* [DIRECTIONS FOR THIS TASK]: Copy out exactly, and only, the lines from the one containing "Siswi SD di" through the end of the entries. No pictures.

(RECORDS PROVIDED Opens)

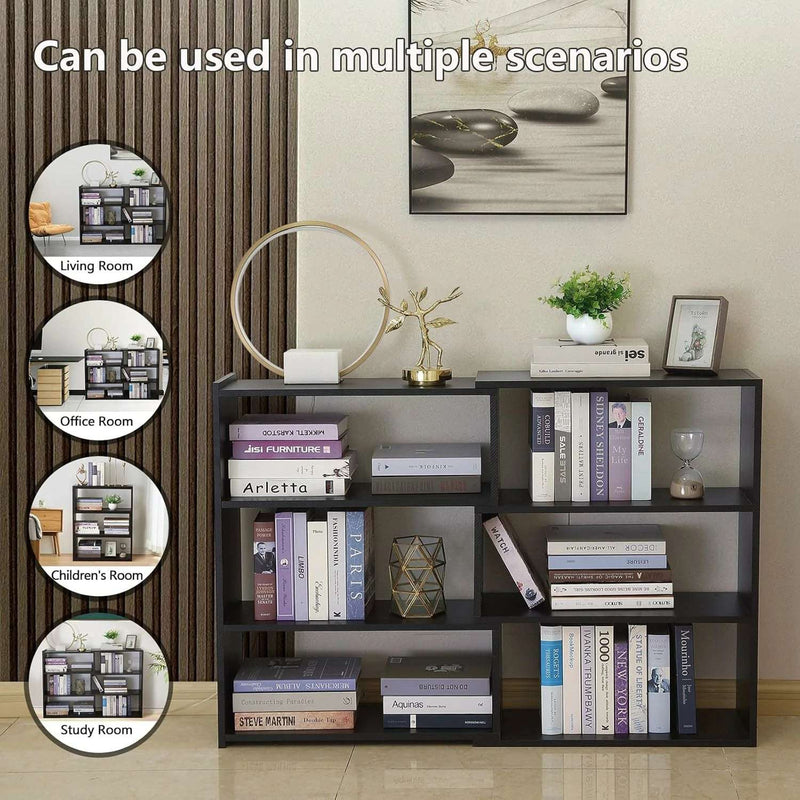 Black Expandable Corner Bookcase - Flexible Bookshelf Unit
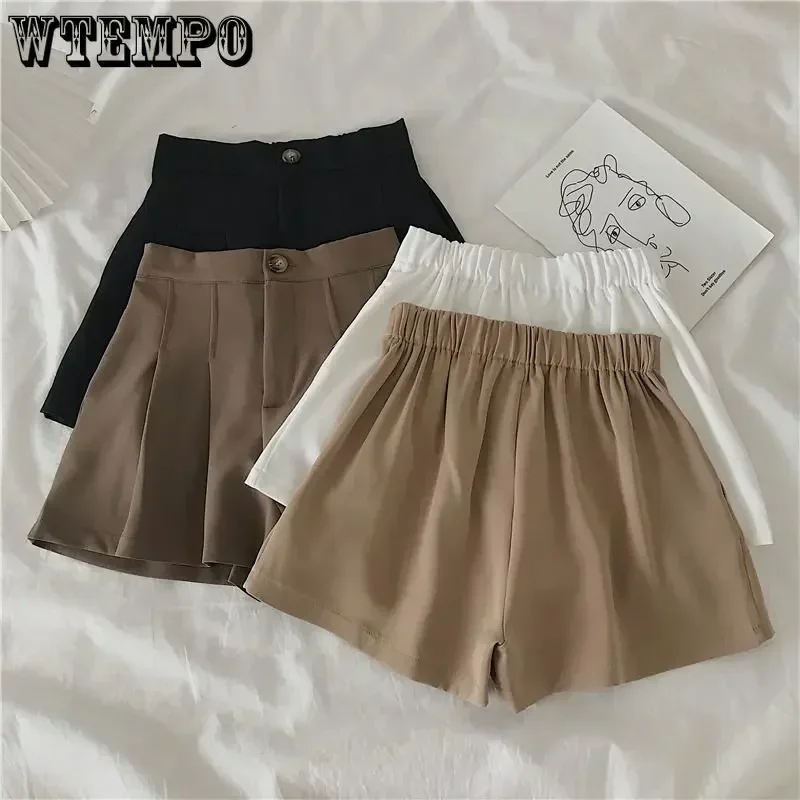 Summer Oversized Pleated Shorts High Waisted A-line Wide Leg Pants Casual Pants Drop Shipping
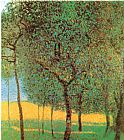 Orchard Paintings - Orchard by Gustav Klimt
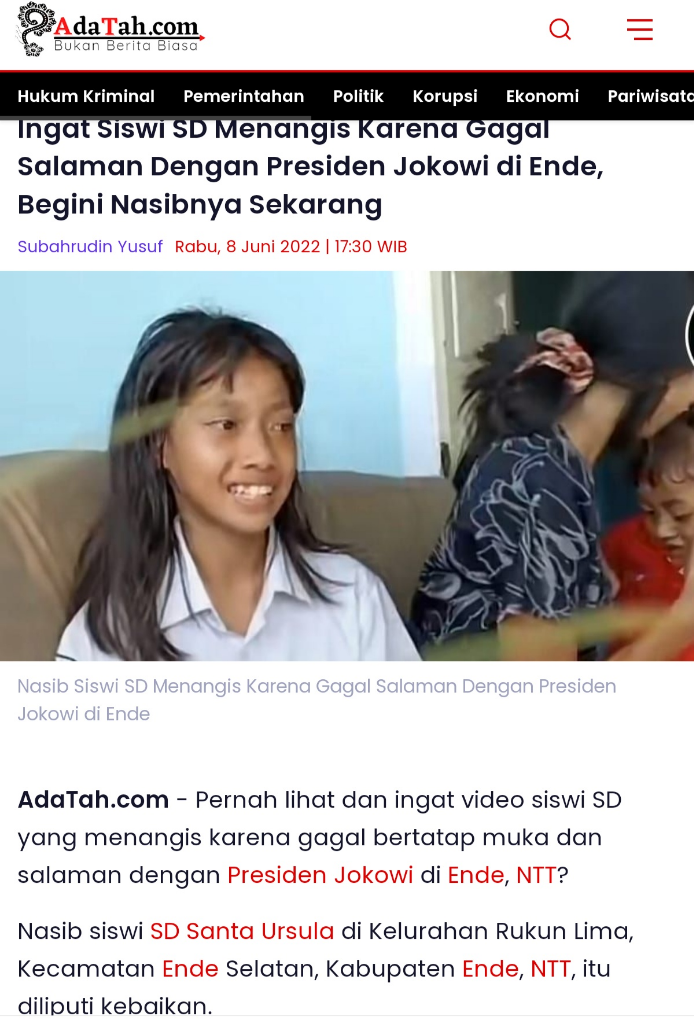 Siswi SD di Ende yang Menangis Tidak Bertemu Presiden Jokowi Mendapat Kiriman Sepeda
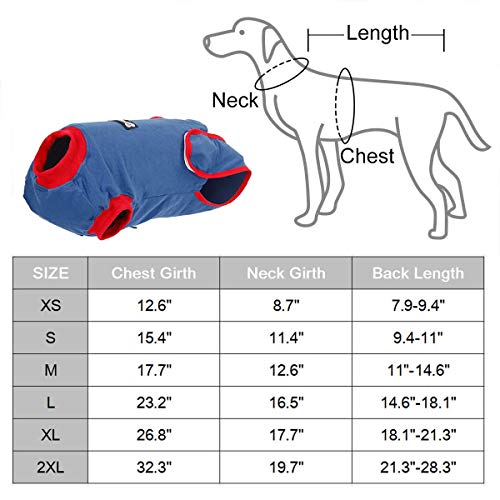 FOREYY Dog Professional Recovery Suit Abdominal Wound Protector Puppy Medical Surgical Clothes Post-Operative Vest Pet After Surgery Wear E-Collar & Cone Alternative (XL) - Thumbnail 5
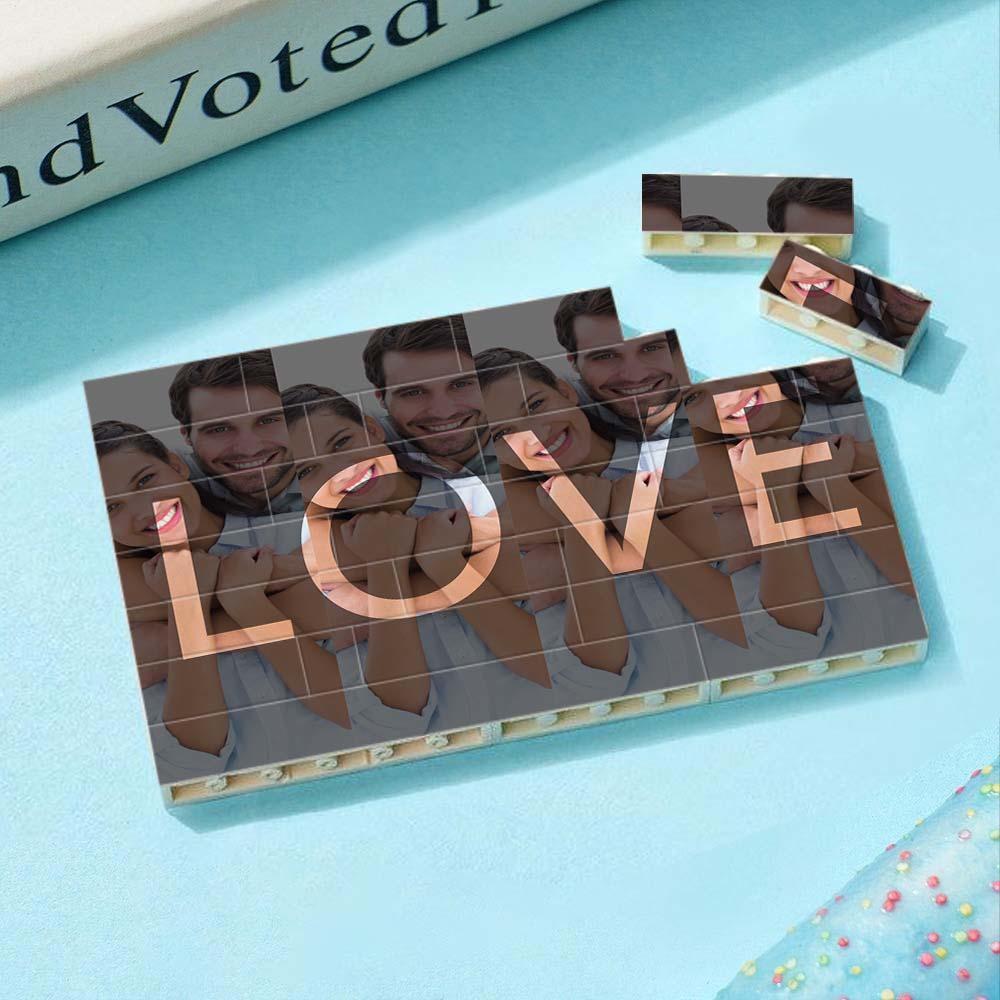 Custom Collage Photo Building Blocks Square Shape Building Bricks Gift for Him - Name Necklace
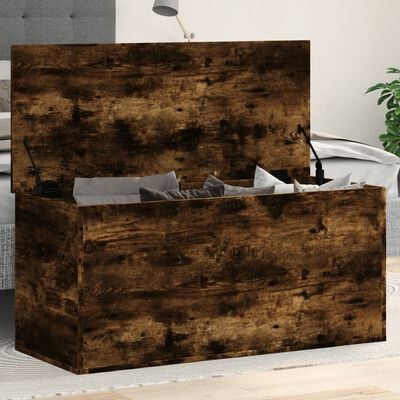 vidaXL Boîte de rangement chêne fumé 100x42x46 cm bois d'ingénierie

(RECORDS PROVIDED Closes)

* [THE COMPLETED TASK]:
 Siswi SD di Ende yang Menangis Tidak Bertemu Presiden Jokowi Mendapat Kiriman Sepeda
 FOREYY Dog Professional Recovery Suit Abdominal Wound Protector Puppy Medical Surgical Clothes Post-Operative Vest Pet After Surgery Wear E-Collar & Cone Alternative (XL) - Thumbnail 5
 Custom Collage Photo Building Blocks Square Shape Building Bricks Gift for Him - Name Necklace
 vidaXL Boîte de rangement chêne fumé 100x42x46 cm bois d'ingénierie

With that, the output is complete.